Cari amici, con ritardo per ovvie questioni d’impegni di lavoro!
Non è facile celebrare la Pasqua oggi.
Non è facile perché abbiamo nel cuore e negli occhi i nostri fratelli cristiani uccisi da una violenza inaudita e inumana, solo perché cristiani, solo perché ogni domenica ancora frequentano le proprie chiese nonostante il pericolo della persecuzione, in beffa alla nostra accidia religiosa occidentale!
Non è stato facile celebrare la Pasqua per i primi amici di Gesù, per quelle donne amiche di Gesù, vere protagoniste della Risurrezione: la speranza nata dall’amicizia con questo uomo di nome Gesù era morta.
L’uomo in cui avevano creduto, forse il Dio che avevano cominciato a riconoscere in Gesù, era oramai chiuso in un sepolcro, schiacciato da una grande pietra.
Le donne vanno al sepolcro, più per pietà che per speranza e portano oli e aromi per il corpo, il corpo morto di Gesù. Non c’è più nulla da fare, c’è solo il problema di spostare una grande pietra!
Non è facile oggi celebrare la Pasqua se siamo solidali con tutti i nostri fratelli cristiani che stanno rischiando la vita a causa del Vangelo.
Come celebrare la Pasqua sapendo che il sepolcro non può nemmeno contenere tutti i 147 giovani keniani, i 50 pakistani, i 21 copti, i … e quanti altri insieme sono periti.
Chi toglierà la pietra del dolore, la pietra della nostra incomprensione?
Chi toglierà la pietra di questa violenza inaudita e inumana?
Scriveva ieri sul Corriere della Sera uno scrittore, non un teologo, un filosofo o un tecnico, ma uno scrittore, perché certe cose solo la letteratura sa scriverle:
«Siamo in buona parte educati e terzomondisti, ma resiste in noi un nocciolo di apatia, ed esso non conosce evoluzione, ragiona in maniera istintiva o non ragiona affatto. Cambiare colore alla pelle dei ragazzi riversi fra le sedie e le chiazze di sangue rappreso cambia ancora qualcosa nella nostra reazione. … Se azzeriamo per un istante la distanza dal Kenya e l’alterità rispetto a quel luogo, Garissa, che fino a giovedì non avevamo sentito nominare; se ignoriamo il fatalismo irriducibile che ci coglie quando i flagelli si abbattono sull’Africa, riconoscere nei cadaveri della fotografia degli studenti in tutto simili a quello che siamo o siamo stati – riconosceremo noi stessi. Perché questo è il punto: i ragazzi dell’università di Garissa sono stati trucidati perché ci assomigliavano, perché cristiani e attratti dalla stessa cultura universale sulla quale si fonda ogni nostro atto quotidiano. Il loro peccato imperdonabile era di essere come noi. … Se potevamo sentirci solo tiepidamente partecipi davanti alle immagini affini dei massacri in Rwanda, stavolta l’esercizio di immedesimazione è un obbligo. Sapremmo tollerare la stessa impietosa prospettiva aerea nei cortili della Sapienza, della Sorbonne, della Federico II?, che una qualunque delle nostre università venisse trasformata per un giorno in una fossa comune? Io non riesco neppure a immaginarlo. Eppure, a quanto pare, è già successo. (Paolo Giordano)

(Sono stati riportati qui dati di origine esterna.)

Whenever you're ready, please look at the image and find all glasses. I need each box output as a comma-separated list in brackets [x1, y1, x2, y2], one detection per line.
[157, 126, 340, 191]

Non è facile celebrare la Pasqua oggi e noi ancora vogliamo andare al sepolcro, ma quali oli e aromi vogliamo portare a questi nostri fratelli perseguitati?
Possiamo portare solo gli aromi della preghiera, vera e unica radice della pace.
Possiamo portare solo gli oli della mitezza, l’unica e vera virtù del cristiano capace di scardinare la pietra del male e dell’apatia dell’Occidente illuminista.
Questi sono gli oli che possiamo portare quest’oggi insieme alle donne dei Vangeli, se vogliamo ancora cantare: Cristo è risorto, è veramente risorto! Alleluia!